** begin Dataset content **

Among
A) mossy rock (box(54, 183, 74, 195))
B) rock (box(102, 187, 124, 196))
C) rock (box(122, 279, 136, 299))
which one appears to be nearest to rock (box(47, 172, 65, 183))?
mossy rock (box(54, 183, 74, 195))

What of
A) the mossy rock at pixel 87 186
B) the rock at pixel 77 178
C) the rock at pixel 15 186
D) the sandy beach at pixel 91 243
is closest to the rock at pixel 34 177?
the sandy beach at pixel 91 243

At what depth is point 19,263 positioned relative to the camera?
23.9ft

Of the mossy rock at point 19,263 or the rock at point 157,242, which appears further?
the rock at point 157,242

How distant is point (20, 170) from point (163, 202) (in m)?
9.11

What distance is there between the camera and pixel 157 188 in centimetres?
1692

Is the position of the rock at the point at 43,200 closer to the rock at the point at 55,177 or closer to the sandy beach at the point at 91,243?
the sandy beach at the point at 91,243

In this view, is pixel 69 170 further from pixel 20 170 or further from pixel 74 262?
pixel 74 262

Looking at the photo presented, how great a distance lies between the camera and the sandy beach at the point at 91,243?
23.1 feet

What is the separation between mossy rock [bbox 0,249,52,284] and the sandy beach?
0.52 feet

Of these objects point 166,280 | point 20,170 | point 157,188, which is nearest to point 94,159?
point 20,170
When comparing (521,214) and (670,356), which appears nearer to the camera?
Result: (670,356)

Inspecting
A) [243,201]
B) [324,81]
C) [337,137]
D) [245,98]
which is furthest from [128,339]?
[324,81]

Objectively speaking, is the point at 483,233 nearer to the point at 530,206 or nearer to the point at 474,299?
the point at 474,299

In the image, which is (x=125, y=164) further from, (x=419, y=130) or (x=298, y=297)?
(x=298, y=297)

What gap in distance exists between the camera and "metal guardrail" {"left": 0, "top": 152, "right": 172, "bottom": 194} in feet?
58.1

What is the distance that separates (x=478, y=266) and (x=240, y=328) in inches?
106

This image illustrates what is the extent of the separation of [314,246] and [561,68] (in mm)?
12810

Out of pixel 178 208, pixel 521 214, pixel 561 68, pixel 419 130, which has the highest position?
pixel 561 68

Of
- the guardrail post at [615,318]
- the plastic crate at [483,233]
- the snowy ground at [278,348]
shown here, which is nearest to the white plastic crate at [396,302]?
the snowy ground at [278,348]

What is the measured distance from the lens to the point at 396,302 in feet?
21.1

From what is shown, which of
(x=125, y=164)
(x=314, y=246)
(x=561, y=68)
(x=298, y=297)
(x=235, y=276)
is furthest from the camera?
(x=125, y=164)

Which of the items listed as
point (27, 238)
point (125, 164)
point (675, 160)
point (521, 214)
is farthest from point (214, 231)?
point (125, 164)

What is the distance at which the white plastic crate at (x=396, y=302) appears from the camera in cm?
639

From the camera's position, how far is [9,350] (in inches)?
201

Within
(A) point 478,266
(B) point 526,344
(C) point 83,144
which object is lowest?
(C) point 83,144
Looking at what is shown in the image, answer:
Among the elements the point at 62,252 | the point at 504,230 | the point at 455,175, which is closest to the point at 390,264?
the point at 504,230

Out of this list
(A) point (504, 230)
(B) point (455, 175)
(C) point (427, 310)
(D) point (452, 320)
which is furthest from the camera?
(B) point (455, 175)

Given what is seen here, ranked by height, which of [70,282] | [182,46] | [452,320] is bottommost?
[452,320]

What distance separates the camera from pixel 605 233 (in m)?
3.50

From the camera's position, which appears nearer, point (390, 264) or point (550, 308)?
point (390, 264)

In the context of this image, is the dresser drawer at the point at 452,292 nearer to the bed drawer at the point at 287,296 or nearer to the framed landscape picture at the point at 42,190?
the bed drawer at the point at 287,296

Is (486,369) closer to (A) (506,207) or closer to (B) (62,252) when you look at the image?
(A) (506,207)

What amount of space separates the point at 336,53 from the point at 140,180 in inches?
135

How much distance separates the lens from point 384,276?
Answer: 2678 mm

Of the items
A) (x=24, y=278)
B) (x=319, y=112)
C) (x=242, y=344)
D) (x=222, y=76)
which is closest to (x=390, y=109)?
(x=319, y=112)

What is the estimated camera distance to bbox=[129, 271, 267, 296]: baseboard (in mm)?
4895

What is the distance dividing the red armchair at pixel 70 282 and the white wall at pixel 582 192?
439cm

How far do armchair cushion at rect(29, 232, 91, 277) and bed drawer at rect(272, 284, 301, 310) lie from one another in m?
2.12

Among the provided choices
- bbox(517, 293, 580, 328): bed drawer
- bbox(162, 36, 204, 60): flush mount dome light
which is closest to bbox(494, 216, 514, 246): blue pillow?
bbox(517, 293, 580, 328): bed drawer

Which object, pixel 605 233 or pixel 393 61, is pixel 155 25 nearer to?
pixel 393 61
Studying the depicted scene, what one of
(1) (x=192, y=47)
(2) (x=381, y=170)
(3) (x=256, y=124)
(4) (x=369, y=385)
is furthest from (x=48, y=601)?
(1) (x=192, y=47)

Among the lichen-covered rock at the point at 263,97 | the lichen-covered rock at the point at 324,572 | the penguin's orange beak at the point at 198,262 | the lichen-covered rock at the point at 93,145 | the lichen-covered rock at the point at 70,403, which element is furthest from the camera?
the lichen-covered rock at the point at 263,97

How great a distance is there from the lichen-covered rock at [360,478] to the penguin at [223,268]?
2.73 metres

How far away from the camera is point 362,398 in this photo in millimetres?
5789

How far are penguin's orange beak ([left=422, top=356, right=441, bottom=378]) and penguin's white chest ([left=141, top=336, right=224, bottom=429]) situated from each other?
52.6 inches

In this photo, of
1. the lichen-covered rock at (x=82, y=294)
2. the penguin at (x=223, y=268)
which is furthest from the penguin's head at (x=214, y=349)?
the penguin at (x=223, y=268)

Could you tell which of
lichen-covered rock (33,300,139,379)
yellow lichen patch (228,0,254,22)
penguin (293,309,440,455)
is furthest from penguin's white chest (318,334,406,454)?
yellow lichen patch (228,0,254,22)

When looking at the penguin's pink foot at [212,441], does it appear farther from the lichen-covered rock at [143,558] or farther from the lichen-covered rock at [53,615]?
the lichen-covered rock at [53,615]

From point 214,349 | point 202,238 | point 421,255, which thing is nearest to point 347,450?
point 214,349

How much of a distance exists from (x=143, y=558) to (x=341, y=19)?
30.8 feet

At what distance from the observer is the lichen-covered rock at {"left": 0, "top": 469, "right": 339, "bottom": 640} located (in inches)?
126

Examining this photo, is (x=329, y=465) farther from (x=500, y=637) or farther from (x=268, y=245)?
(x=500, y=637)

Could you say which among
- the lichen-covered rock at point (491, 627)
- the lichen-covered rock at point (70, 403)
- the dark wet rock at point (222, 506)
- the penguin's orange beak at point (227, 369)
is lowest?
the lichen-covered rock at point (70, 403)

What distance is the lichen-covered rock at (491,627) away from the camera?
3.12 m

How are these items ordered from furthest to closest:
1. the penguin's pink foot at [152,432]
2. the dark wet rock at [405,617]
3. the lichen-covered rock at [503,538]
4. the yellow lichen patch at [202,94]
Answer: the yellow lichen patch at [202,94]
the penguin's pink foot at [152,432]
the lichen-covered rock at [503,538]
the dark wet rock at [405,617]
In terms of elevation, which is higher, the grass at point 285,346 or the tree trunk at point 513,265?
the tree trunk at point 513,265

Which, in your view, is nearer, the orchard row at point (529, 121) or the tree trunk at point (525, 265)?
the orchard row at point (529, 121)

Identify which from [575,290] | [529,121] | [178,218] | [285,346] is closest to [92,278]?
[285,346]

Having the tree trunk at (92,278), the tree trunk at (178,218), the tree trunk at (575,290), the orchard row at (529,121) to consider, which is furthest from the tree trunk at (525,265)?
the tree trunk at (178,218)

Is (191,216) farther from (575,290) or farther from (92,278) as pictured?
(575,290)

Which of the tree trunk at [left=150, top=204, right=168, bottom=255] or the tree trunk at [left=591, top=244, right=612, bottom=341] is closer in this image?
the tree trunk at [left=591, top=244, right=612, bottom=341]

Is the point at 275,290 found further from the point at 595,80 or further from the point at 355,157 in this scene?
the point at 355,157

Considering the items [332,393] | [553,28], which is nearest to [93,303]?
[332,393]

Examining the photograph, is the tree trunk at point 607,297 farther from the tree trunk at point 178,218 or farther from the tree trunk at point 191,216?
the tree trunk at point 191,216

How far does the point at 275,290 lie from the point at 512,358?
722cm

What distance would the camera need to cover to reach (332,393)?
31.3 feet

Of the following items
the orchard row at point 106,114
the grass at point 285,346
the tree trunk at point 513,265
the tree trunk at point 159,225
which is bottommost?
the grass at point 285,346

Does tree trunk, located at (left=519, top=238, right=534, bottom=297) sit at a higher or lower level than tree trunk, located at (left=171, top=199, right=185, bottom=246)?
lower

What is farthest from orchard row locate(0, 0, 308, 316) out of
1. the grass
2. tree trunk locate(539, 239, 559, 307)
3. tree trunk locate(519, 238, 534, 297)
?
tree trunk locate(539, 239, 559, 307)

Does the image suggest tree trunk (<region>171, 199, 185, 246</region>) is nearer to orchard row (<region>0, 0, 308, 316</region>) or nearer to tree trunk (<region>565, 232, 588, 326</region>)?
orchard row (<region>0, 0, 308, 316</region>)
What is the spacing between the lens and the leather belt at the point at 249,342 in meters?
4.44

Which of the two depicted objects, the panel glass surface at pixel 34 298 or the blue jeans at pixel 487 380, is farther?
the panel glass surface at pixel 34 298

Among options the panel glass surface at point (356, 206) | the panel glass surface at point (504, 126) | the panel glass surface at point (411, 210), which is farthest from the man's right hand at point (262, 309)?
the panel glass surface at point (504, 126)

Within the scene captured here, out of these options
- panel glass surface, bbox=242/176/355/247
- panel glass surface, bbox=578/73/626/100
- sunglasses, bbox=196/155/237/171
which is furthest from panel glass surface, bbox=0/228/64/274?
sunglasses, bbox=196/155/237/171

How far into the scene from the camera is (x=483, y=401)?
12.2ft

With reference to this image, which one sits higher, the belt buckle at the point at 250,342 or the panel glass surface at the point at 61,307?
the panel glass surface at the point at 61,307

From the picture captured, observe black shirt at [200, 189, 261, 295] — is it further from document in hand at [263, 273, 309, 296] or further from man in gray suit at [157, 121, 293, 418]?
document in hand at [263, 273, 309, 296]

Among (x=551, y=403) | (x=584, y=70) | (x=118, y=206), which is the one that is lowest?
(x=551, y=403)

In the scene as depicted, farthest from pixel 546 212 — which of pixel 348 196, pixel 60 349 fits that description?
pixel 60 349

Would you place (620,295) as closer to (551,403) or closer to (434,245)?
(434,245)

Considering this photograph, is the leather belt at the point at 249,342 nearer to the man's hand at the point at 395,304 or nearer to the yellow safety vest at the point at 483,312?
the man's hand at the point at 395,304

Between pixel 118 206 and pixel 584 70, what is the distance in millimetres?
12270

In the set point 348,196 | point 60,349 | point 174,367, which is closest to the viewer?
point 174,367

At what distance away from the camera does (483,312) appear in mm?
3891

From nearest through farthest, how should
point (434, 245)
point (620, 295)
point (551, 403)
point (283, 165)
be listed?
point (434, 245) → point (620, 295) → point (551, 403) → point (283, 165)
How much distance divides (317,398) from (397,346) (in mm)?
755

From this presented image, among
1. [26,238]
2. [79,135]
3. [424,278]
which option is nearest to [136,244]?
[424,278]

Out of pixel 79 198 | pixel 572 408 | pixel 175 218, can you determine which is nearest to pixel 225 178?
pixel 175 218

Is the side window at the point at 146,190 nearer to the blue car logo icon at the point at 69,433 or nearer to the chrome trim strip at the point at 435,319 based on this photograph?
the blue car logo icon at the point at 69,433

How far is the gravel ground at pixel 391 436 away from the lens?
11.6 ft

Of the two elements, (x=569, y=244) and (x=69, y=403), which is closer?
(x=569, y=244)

** end Dataset content **

*What needs to be done:*
Convert the part that opens with the line containing "Of the two elements, (x=569, y=244)" and closes at the end of the items into a JSON list of strings, one string per line, omitting blank lines.

*Reply to the exercise:*
[
  "Of the two elements, (x=569, y=244) and (x=69, y=403), which is closer?",
  "(x=569, y=244)"
]